4. A notorious member of the National Academy of Sciences published a paper with t-statistics reported as 5.03 and 11.14. But those were in error! The actual t-statistics were 1.8 and 3.3. How did the author reply? You’ll never guess: this “does not change the conclusion of the paper.” As I wrote at the time:

This is both ridiculous and all too true. It’s ridiculous because one of the key claims is entirely based on a statistically significant p-value that is no longer there. But the claim is true because the real “conclusion of the paper” doesn’t depend on any of its details—all that matters is that there’s something, somewhere, that has p less than .05, because that’s enough to make publishable, promotable claims about “the pervasiveness and persistence of the elderly stereotype” or whatever else they want to publish that day.

When the authors protest that none of the errors really matter, it makes you realize that, in these projects, the data hardly matter at all.

But . . . let’s try the Error-Reversal Heuristic. Suppose the published t statistics had been 1.8 and 3.3, but that had been an error, and they really were 5.03 and 11.14. How would the author have responded then? Probably something about how strong the evidence is, right?

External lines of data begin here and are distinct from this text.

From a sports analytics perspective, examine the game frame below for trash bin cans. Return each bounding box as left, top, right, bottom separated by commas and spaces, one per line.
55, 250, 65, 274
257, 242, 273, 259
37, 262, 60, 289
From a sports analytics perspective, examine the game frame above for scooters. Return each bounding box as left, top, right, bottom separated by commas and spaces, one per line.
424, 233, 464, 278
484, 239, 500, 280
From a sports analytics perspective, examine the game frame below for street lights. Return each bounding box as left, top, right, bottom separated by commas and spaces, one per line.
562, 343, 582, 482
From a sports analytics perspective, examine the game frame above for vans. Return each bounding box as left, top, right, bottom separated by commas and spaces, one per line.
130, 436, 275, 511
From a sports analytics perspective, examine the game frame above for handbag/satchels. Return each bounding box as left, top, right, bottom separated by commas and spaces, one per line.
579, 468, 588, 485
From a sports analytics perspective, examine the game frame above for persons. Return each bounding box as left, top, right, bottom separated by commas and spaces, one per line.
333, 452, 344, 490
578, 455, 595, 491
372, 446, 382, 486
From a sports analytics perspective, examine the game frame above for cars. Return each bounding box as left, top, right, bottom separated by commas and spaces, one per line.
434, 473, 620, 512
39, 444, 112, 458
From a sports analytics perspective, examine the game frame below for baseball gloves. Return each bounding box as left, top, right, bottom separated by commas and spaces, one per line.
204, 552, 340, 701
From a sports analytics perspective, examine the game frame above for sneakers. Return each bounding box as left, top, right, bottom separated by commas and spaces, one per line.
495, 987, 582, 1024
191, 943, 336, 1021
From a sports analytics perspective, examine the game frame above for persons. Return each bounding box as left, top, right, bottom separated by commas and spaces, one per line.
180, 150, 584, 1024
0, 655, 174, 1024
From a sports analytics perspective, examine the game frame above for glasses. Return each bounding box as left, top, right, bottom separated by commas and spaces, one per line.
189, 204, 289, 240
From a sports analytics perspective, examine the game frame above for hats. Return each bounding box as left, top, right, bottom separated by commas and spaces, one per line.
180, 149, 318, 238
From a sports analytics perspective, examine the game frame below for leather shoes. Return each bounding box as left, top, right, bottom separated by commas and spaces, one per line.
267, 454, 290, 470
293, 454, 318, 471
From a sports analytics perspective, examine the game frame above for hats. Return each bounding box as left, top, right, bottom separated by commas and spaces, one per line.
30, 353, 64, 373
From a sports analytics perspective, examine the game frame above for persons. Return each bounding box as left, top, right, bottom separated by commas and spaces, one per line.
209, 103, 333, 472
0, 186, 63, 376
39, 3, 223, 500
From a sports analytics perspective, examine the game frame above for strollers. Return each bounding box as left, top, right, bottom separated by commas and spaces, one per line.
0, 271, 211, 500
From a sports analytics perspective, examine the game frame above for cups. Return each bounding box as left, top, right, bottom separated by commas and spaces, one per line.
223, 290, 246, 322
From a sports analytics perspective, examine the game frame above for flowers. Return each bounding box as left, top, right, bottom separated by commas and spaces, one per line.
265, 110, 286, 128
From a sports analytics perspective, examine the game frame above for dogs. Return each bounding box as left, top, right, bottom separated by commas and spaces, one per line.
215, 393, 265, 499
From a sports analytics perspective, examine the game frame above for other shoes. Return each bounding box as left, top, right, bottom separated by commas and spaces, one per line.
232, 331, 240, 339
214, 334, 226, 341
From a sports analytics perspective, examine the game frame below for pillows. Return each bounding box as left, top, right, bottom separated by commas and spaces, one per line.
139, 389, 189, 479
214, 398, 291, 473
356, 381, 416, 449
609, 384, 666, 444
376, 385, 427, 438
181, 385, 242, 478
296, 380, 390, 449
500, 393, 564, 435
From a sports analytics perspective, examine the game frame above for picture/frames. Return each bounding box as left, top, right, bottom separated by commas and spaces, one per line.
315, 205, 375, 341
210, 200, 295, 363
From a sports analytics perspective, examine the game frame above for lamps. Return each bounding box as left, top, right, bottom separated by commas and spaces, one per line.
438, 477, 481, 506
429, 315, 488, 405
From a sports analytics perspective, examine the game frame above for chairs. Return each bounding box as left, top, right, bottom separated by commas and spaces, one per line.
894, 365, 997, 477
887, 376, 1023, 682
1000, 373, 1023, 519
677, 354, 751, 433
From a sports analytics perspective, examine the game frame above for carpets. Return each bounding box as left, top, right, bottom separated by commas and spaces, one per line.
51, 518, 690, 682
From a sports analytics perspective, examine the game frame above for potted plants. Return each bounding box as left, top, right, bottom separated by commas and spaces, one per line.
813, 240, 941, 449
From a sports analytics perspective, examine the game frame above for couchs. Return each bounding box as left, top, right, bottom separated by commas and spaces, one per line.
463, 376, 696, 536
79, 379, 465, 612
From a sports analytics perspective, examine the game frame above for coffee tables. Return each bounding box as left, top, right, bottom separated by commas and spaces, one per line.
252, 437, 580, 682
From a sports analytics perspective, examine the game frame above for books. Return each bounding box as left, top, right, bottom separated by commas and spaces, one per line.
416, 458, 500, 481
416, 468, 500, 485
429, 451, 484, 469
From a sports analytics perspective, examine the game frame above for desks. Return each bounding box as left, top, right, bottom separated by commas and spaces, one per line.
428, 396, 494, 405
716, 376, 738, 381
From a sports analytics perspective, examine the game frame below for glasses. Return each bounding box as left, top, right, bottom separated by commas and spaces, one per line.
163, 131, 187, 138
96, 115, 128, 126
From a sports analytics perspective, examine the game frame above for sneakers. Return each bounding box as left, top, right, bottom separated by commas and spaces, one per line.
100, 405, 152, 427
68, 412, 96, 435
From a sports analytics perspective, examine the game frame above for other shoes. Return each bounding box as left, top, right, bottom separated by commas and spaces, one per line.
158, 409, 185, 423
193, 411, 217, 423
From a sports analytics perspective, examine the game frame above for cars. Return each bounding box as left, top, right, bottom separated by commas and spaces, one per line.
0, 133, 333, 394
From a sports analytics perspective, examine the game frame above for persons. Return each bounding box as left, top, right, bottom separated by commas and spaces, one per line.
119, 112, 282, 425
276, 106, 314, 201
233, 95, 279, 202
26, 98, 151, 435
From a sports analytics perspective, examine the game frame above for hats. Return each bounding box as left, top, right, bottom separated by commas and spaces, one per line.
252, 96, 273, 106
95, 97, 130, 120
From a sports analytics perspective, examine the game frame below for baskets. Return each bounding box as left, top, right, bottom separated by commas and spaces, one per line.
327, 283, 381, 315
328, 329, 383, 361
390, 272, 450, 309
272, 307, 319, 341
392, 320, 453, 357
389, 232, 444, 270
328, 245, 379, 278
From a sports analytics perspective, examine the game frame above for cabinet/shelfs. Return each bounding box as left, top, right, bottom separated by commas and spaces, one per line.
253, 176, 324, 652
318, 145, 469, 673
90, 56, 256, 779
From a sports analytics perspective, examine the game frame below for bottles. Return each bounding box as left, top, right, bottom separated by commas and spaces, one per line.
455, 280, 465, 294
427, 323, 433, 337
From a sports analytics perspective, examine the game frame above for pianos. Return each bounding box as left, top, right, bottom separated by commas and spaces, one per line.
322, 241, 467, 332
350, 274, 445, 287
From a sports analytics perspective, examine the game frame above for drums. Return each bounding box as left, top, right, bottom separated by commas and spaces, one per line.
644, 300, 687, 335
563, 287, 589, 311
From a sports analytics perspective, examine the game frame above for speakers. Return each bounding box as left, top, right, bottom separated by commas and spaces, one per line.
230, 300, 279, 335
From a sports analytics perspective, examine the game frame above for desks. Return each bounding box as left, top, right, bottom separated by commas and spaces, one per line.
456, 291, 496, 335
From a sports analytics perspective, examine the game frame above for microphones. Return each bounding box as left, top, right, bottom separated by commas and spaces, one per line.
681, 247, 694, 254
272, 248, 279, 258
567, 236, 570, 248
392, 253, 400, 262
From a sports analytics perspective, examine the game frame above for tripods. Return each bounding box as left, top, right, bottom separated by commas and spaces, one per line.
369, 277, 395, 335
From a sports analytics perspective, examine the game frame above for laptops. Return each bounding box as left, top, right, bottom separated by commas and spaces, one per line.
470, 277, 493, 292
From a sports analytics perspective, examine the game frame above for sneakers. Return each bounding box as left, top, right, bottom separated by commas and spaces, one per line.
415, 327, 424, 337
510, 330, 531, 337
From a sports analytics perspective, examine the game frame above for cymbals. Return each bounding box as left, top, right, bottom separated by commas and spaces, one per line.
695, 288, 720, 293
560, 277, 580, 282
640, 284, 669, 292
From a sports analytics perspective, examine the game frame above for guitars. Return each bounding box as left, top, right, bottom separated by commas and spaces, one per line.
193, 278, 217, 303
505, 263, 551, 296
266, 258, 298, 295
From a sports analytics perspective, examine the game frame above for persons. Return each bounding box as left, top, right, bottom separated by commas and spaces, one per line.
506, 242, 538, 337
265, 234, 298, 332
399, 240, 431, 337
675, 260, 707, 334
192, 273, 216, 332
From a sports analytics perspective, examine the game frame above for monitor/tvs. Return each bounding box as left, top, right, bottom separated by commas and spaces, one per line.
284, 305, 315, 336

5. We’ve also seen papers where the result goes in the opposite direction of the pre-registration. Had it gone in the same direction as the pre-registration, it would be hailed as a success, so when it goes in the opposite direction . . . maybe not so much of a success? There was the notorious case of the paper about ovulation and clothing with a finding that failed to replicate in a new study by the same authors. They refused to let go of the original, fatally-flawed claim and instead argued that they’d discovered an interaction. And then there was the “gremlins” article that approached the Platonic ideal of having more errors than data points. The only thing that remained constant amid all the wreckage was . . . the conclusion.

6. And, most consequentially, there was the notorious “Excel error” paper, where fatal flaws were discovered and the authors dismissed this as an ““academic kerfuffle,” which isn’t quite “the conclusions are unchanged,” but close enough. Again, imagine if someone had published a null result and then, once the data had been fixed, a big estimate in their preferred direction had shown up. I think they would’ve said this was a big deal.

I’m happy to retell these above stories as often as might be needed–recall Paul Alper’s horse—; my point in this post is to give examples of the error-reversal heuristic.

P.S. Sometimes people do it right. Here’s an example where fatal flaws were found in a published paper, and the authors concluded, “A reanalysis of the data leads to revised findings that do not replicate the results in the original paper.” So it is possible.